MEDIA AS ART - June 2000  






A friend of mine, New York artist Steve Harlow, once told me that he believed painting had become an irrelevant art form. Something that is only valued for purposes of nostalgia. Being a painter himself, I thought that he was making this argument purely for the purposes of shock-rhetoric. As time passed, though, I found myself coming back to this idea again and again, each time finding more truth in it. The heart of the question that concerns me is 'is art relevant?' What art impacts society in any way? Fine arts such as painting really have very little social impact in our modern age. Except for a small elite in large urban areas, the general public is completely unaware of the art world.

It can be argued that the art elite is a breeding ground for new ideas, which then slowly filter down to the general public. The weight of this argument is discounted by the fact that there has not been a new original idea to come from the art world in many years.

No artist has become known to the general public since Warhol. And the art world is not acting as a medium for social commentary or progressive ideas. It seems the only visual art that really effects people are commercial ads and billboards. Some art forms such as movies and popular music do have a relevant social effect on values and ideas. Unfortunately, both of these mediums are so commercialized that they can barely be looked at as a place to find pure artistic expression that seeks to communicate anything.

To return to the area of fine arts, throughout the 20th century artists have searched for ways to create art that would have an impact. In the early part of the century this seemed to be fairly easy. Art was deconstructed through various means and set free of the limitations and expectations of its own traditions. The dadaists, cubists, surrealists, and abstract expressionists not only redefined what art was and could be, they presented ideas that expressed and analyzed the changes in the human condition in the industrial age.

Part of a data file:

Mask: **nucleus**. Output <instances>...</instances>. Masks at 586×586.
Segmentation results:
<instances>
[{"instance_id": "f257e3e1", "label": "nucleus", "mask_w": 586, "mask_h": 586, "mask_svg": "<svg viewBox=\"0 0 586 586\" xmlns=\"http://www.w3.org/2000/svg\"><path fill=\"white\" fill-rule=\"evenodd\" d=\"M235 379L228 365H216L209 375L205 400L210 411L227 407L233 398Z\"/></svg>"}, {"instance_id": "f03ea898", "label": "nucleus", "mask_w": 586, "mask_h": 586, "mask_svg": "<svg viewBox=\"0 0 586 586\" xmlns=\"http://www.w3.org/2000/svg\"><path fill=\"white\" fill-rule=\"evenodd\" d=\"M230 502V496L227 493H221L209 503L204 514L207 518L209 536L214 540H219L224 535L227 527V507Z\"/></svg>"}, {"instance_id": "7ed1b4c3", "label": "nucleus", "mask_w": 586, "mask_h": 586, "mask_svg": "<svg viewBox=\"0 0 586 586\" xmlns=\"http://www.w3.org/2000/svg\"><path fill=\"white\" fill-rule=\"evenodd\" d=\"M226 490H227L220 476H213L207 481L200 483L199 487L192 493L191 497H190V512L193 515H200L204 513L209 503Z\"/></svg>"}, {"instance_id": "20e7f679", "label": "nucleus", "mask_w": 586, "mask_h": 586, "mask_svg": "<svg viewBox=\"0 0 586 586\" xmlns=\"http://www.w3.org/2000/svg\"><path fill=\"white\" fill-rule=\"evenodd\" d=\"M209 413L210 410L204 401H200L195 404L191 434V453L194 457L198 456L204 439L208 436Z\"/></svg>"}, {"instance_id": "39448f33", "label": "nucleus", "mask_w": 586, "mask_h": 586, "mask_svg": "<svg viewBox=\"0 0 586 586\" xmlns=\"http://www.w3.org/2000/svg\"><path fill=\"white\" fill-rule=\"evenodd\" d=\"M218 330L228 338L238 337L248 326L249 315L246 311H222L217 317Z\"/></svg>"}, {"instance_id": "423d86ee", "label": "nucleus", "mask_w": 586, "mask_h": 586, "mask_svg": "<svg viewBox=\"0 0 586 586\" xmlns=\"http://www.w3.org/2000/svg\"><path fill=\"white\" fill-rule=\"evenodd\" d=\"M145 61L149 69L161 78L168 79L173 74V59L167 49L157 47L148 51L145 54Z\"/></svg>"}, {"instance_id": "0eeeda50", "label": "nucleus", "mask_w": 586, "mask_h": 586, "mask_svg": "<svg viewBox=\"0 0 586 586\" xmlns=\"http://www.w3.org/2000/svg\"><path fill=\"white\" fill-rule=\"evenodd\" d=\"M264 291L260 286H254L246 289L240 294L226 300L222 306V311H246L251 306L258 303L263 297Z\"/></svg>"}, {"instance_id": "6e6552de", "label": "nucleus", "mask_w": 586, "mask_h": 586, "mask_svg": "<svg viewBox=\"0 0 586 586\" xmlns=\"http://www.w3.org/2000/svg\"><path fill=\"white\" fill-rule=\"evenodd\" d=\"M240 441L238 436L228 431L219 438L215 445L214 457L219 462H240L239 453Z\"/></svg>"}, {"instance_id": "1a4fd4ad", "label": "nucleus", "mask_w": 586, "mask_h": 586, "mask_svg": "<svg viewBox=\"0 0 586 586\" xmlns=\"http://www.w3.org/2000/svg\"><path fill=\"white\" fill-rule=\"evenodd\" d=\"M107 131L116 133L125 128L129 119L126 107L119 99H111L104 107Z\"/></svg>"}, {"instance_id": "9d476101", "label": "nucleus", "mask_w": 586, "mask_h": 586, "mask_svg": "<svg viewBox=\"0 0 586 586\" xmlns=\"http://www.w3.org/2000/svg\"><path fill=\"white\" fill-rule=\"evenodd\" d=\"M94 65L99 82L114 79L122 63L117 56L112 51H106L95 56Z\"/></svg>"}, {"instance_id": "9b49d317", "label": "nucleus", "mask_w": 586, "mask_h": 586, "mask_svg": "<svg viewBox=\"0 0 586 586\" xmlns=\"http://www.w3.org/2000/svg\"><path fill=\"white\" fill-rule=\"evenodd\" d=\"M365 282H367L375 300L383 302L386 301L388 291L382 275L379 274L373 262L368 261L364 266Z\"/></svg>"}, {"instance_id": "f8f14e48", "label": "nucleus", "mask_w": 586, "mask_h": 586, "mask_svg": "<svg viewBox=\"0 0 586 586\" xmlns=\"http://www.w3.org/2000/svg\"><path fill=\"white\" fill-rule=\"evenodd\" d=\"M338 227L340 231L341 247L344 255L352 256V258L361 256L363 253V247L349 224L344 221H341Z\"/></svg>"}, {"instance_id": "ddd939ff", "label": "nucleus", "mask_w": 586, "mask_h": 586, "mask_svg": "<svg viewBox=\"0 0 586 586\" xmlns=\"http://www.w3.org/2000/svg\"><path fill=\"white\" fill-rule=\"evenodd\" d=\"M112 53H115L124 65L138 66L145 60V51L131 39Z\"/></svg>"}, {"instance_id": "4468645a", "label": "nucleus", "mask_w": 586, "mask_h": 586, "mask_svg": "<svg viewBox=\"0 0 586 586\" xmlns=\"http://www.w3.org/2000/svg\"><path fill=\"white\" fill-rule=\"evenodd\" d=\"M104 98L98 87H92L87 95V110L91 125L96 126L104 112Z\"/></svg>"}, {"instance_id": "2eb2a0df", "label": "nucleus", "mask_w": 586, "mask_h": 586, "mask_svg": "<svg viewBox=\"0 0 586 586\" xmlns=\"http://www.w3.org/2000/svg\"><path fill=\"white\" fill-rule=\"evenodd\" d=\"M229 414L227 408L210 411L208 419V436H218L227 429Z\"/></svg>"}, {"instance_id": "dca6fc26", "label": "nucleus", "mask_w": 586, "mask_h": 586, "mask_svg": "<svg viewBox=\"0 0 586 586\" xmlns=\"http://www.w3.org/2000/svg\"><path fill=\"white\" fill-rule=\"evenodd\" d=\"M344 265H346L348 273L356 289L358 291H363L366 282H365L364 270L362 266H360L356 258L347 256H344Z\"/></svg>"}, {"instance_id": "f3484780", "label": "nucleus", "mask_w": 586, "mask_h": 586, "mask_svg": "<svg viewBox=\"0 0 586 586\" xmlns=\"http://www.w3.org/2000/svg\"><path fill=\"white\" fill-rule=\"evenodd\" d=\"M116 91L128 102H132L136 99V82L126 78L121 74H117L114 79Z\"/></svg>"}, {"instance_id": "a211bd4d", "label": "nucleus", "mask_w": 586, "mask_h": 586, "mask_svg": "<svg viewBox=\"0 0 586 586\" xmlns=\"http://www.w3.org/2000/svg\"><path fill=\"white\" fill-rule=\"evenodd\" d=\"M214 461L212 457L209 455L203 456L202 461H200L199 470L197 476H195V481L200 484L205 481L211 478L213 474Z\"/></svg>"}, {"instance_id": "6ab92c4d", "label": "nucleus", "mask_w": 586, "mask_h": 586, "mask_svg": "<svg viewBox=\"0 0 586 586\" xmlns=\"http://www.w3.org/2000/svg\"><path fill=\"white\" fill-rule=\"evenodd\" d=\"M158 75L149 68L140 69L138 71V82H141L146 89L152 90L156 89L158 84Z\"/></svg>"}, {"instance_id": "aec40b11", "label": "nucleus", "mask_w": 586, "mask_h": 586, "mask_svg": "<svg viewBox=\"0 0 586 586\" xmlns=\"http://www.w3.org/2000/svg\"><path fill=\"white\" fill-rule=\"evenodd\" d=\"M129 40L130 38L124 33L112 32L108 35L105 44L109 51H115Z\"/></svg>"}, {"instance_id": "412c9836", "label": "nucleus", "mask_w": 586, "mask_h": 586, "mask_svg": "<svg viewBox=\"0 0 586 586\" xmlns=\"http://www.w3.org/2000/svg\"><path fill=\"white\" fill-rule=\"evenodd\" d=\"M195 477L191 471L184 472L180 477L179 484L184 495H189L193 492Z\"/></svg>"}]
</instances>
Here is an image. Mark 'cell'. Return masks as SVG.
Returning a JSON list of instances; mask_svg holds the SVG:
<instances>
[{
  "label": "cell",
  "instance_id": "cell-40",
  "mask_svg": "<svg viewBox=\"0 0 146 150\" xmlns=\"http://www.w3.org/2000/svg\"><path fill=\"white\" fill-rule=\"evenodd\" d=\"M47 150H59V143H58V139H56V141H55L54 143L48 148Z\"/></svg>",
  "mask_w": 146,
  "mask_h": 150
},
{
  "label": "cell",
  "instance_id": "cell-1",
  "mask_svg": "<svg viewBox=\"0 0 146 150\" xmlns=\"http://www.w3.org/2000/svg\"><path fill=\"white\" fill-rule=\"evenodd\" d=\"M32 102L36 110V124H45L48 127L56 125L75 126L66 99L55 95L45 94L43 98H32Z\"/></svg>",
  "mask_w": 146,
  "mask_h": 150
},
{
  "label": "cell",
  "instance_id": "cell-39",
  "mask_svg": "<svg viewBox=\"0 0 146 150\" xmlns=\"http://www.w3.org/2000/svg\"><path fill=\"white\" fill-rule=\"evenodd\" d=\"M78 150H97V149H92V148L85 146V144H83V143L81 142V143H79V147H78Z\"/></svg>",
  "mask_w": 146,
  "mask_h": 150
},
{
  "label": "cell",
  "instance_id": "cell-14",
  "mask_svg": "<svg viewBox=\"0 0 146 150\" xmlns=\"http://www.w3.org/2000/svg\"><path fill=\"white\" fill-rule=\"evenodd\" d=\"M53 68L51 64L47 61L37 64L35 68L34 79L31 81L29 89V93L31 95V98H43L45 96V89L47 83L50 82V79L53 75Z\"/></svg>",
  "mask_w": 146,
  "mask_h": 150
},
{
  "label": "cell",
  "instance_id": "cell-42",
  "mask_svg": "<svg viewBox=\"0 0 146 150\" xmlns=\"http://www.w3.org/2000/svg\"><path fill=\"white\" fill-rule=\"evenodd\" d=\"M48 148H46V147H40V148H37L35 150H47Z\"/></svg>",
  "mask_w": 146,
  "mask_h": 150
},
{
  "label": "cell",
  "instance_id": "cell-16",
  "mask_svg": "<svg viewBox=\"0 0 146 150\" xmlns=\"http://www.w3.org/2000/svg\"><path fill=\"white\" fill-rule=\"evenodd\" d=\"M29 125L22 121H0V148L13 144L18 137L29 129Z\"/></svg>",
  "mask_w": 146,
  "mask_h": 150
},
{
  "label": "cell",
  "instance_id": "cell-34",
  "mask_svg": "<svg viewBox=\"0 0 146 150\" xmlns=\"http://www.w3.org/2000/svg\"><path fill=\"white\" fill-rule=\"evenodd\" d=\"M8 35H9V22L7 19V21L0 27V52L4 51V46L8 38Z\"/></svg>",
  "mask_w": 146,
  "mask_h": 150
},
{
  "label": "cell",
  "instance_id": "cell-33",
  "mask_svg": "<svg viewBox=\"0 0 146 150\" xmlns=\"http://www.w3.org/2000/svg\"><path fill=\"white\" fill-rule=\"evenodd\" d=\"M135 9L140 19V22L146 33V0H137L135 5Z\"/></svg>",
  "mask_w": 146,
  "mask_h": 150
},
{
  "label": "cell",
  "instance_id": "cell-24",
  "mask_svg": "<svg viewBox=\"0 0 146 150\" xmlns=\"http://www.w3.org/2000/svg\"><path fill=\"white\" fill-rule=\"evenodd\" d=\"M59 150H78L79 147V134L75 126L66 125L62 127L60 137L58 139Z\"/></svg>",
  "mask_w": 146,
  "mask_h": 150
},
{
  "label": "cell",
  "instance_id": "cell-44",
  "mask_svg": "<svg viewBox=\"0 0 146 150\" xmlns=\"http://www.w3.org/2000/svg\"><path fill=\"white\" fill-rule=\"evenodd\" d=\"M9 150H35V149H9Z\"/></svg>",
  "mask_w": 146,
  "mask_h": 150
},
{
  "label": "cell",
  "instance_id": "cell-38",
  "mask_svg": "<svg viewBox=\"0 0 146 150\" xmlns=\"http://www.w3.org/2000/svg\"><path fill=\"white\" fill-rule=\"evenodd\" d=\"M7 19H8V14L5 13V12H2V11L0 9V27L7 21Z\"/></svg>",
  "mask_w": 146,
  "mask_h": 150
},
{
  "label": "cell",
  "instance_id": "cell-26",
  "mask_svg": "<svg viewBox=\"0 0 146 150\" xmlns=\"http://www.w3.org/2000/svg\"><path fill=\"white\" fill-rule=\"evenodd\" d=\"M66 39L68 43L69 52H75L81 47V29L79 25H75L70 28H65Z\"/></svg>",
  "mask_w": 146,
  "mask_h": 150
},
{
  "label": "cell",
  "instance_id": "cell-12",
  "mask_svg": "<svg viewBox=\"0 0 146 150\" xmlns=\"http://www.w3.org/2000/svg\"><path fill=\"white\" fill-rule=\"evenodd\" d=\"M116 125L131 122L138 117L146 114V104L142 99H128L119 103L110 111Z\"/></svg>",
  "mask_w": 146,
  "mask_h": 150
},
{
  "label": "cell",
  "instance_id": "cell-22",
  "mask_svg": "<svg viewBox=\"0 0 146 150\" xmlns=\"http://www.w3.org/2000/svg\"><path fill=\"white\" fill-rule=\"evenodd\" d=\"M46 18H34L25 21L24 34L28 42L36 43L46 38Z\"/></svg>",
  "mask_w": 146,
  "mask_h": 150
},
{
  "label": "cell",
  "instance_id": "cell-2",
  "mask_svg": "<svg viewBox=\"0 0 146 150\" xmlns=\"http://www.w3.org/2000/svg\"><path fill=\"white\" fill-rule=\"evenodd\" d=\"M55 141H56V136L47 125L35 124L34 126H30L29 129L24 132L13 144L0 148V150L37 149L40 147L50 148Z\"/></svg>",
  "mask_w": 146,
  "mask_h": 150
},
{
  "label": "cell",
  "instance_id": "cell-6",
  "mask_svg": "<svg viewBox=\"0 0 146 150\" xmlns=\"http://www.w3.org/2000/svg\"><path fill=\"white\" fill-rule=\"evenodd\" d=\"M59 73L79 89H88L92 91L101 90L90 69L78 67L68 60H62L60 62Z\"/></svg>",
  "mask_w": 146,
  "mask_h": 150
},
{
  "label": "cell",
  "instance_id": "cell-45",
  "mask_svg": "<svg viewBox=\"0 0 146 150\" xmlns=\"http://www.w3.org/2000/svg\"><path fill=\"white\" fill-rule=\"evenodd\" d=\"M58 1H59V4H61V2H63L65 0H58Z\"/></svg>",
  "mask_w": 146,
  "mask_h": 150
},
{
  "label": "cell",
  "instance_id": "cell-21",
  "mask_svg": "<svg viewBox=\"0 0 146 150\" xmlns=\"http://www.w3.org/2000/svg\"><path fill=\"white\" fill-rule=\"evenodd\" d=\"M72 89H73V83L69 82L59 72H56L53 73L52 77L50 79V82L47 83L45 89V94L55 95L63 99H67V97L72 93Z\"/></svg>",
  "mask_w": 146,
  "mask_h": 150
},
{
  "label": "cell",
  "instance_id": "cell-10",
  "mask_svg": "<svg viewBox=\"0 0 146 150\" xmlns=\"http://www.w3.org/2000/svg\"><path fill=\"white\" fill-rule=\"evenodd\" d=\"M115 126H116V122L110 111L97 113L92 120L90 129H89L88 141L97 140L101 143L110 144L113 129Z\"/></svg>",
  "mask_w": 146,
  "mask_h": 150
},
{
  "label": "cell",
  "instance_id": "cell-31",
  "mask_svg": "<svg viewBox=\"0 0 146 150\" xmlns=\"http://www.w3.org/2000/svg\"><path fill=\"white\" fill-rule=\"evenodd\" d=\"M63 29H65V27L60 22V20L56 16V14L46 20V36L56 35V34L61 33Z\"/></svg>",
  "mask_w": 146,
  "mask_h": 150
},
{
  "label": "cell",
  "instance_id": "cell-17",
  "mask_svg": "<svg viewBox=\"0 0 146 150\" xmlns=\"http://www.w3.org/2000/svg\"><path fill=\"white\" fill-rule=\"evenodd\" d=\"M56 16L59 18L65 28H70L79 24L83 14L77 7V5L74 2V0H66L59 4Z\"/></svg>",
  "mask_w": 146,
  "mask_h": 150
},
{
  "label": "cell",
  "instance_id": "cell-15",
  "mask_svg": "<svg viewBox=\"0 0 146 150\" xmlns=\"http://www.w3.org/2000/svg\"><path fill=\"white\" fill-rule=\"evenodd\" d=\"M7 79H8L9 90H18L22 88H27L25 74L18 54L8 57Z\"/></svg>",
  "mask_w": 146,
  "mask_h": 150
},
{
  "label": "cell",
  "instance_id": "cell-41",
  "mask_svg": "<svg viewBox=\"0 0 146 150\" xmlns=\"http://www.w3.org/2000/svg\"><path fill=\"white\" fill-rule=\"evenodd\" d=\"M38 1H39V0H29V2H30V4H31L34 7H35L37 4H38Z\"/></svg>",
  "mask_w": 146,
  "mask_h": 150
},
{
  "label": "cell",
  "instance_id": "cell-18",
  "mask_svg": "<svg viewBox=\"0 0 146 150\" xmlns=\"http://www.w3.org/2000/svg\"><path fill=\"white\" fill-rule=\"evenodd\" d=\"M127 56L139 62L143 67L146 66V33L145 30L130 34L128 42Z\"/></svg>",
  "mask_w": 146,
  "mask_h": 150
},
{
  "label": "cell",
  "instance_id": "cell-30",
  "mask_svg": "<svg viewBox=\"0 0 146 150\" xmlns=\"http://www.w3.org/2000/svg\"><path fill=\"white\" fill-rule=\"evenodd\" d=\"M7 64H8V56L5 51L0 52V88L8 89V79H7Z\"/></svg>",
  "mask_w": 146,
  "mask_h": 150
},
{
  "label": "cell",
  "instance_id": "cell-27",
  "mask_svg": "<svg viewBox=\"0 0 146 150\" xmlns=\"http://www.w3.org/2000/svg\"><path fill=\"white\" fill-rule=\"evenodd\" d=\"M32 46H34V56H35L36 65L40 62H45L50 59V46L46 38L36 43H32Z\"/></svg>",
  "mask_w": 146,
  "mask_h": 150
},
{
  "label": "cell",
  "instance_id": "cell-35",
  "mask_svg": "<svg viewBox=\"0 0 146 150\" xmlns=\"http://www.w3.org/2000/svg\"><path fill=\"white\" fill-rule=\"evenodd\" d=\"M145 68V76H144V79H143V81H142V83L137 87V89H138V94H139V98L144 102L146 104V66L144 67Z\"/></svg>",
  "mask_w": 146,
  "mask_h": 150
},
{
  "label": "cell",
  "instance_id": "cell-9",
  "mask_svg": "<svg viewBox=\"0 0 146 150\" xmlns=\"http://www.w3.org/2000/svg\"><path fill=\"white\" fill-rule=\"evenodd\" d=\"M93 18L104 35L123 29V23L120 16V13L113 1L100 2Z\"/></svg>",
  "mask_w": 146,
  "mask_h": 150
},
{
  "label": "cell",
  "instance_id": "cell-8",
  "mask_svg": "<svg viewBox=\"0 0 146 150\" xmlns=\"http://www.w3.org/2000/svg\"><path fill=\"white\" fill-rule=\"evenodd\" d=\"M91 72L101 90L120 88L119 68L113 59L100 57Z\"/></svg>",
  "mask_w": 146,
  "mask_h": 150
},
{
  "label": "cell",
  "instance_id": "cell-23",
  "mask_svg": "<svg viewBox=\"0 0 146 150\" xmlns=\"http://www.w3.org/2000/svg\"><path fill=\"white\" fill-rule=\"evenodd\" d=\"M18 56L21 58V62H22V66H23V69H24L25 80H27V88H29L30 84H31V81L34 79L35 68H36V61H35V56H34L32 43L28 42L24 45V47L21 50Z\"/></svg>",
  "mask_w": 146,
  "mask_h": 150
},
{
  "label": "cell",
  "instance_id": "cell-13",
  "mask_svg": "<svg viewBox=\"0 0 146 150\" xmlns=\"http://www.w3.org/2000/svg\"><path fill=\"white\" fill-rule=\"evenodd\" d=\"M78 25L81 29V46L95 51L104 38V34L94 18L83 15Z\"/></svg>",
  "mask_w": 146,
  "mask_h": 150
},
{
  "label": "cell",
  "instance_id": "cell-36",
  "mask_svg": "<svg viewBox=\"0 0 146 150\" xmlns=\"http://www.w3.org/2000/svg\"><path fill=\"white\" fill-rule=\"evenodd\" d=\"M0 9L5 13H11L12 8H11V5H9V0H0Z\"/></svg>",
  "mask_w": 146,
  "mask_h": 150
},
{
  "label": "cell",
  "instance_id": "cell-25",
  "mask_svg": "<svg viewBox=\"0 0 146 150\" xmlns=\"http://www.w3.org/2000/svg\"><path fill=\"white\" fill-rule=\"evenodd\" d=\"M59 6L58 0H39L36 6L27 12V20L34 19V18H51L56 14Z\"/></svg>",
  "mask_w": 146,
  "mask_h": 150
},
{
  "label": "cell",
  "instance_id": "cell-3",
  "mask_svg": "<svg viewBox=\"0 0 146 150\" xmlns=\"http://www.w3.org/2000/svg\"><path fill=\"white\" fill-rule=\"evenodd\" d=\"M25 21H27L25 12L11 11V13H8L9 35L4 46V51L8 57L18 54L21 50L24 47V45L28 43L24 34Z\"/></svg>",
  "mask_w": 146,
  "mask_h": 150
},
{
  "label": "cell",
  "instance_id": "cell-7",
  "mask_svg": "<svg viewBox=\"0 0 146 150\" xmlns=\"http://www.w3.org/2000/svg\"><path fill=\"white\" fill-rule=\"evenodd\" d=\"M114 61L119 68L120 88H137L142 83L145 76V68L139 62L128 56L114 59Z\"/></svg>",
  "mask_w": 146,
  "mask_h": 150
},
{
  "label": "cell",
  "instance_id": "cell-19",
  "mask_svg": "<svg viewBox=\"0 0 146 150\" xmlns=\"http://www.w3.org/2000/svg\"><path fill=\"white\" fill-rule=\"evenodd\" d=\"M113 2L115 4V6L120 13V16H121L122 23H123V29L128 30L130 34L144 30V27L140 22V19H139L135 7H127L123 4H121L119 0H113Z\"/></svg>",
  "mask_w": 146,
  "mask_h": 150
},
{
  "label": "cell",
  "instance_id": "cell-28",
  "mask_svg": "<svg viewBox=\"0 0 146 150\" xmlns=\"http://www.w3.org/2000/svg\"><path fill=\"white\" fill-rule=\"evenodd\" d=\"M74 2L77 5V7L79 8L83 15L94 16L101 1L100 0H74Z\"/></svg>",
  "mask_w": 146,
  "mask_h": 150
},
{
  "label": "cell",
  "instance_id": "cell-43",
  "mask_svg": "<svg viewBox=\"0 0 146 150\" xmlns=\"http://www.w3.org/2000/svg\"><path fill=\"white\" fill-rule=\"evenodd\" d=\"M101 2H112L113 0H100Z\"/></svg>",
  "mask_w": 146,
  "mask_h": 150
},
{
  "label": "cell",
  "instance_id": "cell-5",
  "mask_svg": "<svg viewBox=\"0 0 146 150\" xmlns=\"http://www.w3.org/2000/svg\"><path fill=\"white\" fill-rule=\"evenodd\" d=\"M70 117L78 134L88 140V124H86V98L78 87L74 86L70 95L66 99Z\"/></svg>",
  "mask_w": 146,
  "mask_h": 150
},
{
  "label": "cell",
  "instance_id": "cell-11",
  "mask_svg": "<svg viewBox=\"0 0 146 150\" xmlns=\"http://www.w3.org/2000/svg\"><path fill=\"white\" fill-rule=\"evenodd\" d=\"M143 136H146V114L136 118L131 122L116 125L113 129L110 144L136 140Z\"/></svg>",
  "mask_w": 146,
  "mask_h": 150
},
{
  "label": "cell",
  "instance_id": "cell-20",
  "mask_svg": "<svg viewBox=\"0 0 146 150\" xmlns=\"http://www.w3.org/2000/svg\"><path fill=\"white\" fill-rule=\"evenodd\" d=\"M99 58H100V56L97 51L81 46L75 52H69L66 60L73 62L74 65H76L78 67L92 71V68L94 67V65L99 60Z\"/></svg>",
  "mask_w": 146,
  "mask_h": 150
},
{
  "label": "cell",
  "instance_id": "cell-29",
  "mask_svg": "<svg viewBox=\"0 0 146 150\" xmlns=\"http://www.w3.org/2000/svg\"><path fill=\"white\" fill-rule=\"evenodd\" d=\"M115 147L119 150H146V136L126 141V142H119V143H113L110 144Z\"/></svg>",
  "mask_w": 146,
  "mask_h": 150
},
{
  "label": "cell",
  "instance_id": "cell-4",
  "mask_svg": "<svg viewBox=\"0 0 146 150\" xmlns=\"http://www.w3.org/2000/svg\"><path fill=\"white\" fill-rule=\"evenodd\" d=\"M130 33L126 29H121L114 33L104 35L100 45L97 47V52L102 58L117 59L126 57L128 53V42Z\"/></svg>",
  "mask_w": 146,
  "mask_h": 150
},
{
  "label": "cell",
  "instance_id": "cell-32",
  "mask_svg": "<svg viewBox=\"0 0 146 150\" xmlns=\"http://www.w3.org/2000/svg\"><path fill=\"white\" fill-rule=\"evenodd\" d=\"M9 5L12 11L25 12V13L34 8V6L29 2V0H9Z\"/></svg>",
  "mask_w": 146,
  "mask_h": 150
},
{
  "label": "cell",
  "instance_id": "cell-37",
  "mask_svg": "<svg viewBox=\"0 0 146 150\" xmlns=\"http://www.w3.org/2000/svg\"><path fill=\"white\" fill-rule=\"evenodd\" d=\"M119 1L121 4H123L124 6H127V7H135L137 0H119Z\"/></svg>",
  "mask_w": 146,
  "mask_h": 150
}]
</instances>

-- PROBLEMS --
1: Answer these questions about the essay on whether art is relevant:
(a) What city is Steve Harlow an artist from?
(b) Since which artist has no artist become known to the general public?
(c) Which four groups of artists are named as having redefined what art was and could be?
2: Summarize the essay on whether art is relevant in two sentences.
3: Print the essay on whether art is relevant from "No artist has" to "to communicate anything.".
The records have nothing to do with the essay.

-- RESULTS IN ORDER --
1:
(a) New York
(b) Warhol
(c) The dadaists, cubists, surrealists, and abstract expressionists

2: A friend's claim that painting had become irrelevant keeps bringing the writer back to the question of whether art affects society. The essay argues that fine arts have little social impact today and that movies and popular music are too commercialized for pure artistic expression, whereas early 20th-century movements redefined art and analyzed the changes in the human condition in the industrial age.

3:
No artist has become known to the general public since Warhol. And the art world is not acting as a medium for social commentary or progressive ideas. It seems the only visual art that really effects people are commercial ads and billboards. Some art forms such as movies and popular music do have a relevant social effect on values and ideas. Unfortunately, both of these mediums are so commercialized that they can barely be looked at as a place to find pure artistic expression that seeks to communicate anything.